» PROMPT
Pull out every line in the rows below that contains the word "bird" and copy each line in full. Case counts.

» GIVEN INFORMATION
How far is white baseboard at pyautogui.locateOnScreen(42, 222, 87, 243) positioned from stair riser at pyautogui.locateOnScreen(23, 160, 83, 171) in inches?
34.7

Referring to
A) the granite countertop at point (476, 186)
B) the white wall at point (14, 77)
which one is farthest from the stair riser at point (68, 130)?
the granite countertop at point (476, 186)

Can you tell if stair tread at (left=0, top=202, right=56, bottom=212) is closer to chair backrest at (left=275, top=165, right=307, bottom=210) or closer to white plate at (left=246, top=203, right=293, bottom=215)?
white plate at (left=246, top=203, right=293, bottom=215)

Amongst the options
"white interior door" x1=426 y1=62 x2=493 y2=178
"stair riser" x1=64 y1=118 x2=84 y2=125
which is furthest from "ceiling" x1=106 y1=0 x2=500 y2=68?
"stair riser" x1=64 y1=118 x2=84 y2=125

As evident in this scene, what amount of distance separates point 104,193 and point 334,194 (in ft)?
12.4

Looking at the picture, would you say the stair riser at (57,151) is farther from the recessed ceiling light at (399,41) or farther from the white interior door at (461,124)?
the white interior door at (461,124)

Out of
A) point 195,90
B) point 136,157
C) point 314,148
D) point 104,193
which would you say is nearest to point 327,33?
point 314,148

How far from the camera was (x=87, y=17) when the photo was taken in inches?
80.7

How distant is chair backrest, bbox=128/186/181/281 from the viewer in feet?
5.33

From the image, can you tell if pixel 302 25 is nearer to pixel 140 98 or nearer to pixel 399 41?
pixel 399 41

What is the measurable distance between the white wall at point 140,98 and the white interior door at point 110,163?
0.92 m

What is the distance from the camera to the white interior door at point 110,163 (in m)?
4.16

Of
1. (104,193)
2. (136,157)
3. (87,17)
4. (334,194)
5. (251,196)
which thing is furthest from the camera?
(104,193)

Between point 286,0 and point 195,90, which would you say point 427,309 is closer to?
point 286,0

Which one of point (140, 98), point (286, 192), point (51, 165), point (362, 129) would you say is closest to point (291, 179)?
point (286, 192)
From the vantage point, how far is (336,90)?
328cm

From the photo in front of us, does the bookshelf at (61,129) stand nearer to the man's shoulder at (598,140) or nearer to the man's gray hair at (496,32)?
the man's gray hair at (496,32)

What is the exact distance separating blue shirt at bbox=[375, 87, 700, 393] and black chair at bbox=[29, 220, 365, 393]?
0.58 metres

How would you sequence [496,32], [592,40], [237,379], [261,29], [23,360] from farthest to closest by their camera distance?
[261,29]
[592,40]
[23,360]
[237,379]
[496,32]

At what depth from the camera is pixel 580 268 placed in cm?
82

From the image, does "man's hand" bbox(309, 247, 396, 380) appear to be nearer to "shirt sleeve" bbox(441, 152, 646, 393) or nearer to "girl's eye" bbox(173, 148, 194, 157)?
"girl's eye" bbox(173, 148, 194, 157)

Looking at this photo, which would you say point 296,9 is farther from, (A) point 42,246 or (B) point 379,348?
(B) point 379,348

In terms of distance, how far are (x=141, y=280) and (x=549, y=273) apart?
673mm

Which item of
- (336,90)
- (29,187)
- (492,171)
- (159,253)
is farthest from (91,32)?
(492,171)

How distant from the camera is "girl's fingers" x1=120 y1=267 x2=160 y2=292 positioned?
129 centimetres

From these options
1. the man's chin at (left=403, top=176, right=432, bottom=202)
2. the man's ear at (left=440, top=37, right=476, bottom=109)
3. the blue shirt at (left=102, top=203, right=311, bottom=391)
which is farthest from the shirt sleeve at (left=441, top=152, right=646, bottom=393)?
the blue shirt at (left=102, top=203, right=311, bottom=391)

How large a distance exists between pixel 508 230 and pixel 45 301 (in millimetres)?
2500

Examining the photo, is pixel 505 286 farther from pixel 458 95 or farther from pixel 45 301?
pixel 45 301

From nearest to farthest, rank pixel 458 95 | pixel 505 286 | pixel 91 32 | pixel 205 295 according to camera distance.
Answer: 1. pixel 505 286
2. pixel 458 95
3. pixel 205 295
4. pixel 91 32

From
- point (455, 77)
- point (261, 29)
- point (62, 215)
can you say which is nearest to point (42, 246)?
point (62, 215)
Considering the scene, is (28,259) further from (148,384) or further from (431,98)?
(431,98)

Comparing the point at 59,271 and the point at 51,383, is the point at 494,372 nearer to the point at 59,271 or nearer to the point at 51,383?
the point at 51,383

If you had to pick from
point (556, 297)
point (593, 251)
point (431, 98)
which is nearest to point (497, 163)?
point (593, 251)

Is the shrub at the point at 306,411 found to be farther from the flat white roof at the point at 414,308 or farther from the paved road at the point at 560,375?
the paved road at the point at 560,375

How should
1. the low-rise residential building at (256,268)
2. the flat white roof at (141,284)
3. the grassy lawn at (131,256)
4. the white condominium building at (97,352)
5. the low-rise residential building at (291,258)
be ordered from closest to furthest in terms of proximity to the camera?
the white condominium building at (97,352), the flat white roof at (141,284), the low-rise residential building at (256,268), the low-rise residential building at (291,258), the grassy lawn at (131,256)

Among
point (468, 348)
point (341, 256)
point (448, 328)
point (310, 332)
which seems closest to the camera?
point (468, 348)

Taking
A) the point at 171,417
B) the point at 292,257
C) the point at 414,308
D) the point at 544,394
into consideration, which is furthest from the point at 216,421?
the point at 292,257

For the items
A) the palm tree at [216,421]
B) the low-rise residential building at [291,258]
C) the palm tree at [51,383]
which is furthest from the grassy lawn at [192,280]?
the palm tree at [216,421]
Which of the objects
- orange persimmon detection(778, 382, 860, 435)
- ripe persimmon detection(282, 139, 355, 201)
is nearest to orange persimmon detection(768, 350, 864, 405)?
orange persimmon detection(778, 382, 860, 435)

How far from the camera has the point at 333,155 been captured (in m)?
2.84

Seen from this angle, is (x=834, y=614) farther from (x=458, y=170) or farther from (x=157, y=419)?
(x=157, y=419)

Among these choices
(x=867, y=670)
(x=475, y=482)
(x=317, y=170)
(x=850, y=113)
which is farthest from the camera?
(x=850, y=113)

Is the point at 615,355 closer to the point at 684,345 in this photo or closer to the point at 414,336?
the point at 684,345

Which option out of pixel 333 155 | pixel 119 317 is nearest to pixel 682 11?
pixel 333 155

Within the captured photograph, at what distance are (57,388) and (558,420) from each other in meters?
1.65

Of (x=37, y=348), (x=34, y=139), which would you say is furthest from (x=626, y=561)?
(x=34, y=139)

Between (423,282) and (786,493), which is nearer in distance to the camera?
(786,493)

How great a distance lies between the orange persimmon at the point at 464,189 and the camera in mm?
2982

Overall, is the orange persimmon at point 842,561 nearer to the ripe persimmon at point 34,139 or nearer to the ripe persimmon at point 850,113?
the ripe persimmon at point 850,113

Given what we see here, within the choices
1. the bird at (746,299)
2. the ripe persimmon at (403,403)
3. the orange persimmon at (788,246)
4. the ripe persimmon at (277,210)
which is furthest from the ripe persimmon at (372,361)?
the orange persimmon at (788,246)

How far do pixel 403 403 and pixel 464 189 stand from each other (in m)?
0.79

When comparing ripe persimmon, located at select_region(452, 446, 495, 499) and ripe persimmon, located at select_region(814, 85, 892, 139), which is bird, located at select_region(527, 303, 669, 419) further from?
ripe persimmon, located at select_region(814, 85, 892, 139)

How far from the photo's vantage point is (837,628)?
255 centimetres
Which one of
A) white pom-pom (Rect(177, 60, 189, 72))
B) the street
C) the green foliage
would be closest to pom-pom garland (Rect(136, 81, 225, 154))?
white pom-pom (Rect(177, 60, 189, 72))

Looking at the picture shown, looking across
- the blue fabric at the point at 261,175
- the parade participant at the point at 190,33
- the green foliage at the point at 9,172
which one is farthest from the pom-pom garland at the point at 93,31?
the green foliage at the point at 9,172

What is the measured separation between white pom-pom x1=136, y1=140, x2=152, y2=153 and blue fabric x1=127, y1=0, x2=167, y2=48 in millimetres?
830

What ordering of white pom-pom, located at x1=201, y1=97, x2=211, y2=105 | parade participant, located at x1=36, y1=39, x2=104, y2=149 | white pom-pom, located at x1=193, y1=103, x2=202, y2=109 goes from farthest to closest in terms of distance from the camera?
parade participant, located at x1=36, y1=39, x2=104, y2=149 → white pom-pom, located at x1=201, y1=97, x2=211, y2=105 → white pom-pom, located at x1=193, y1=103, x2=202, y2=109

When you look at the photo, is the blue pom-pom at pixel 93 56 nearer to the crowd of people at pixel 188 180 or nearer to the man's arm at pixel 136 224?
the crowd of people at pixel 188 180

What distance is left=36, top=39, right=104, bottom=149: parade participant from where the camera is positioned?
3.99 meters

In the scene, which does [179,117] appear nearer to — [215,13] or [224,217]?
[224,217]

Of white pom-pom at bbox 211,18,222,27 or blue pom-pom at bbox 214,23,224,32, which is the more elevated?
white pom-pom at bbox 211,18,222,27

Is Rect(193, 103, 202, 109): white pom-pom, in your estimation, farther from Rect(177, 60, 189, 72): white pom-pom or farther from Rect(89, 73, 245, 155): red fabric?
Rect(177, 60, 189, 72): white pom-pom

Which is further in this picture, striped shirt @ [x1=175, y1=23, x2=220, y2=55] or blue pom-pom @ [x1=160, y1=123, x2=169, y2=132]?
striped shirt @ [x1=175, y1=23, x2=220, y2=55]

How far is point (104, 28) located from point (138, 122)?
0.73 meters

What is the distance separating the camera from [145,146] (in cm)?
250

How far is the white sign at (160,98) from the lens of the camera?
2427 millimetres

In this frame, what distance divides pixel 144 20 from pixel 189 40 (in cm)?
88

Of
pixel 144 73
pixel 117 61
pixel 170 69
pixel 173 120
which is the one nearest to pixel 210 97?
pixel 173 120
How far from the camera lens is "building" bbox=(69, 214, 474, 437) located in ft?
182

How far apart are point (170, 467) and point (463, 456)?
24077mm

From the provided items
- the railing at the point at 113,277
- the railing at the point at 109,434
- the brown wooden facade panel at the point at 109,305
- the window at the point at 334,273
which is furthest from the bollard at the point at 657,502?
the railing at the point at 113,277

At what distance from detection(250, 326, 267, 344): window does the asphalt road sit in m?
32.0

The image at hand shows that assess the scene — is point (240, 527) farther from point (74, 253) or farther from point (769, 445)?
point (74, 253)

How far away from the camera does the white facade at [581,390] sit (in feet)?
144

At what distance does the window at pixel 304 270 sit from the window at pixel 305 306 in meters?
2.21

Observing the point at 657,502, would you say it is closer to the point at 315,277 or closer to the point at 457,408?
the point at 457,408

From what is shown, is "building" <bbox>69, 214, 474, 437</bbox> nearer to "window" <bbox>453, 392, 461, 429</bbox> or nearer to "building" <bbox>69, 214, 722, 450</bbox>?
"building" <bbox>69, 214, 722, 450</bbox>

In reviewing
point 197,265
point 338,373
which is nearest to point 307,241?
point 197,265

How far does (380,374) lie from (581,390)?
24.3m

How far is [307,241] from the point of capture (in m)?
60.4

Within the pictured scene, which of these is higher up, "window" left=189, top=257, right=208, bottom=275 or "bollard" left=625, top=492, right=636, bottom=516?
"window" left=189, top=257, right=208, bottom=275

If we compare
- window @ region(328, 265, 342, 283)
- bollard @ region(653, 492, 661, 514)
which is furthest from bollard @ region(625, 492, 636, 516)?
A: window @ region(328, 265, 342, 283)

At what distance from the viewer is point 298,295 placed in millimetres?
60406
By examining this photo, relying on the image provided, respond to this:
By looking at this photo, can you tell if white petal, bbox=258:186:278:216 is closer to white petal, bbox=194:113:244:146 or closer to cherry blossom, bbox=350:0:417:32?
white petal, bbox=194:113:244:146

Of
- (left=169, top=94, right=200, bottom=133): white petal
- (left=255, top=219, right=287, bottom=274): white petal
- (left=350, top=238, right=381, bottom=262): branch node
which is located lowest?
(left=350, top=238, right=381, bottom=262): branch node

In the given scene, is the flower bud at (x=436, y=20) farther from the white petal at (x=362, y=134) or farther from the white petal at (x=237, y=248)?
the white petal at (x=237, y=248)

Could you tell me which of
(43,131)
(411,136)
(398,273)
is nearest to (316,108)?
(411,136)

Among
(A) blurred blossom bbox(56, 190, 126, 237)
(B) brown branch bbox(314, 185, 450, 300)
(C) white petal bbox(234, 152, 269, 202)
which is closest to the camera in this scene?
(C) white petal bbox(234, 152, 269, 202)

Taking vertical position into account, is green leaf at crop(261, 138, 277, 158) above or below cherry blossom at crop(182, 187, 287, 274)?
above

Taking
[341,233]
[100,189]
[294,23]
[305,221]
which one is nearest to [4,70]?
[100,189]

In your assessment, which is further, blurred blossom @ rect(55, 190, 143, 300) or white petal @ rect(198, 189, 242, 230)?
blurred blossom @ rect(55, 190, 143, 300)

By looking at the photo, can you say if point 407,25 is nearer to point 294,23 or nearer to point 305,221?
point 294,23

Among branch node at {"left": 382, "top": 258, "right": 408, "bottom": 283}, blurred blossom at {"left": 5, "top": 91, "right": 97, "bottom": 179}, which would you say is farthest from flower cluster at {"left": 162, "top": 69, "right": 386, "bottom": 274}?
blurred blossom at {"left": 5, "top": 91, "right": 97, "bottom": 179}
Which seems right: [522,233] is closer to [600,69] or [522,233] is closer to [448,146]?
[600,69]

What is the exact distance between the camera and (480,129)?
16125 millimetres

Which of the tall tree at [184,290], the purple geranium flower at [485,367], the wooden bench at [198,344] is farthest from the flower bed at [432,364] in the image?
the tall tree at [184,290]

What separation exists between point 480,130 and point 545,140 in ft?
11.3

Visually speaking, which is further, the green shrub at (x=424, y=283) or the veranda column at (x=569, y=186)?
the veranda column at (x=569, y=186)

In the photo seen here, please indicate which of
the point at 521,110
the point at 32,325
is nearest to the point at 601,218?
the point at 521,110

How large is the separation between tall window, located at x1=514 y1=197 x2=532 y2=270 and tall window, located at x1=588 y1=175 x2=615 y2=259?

» REPLY
1. the bird at (746,299)
When comparing ripe persimmon, located at select_region(452, 446, 495, 499) and ripe persimmon, located at select_region(814, 85, 892, 139), which is bird, located at select_region(527, 303, 669, 419) further from?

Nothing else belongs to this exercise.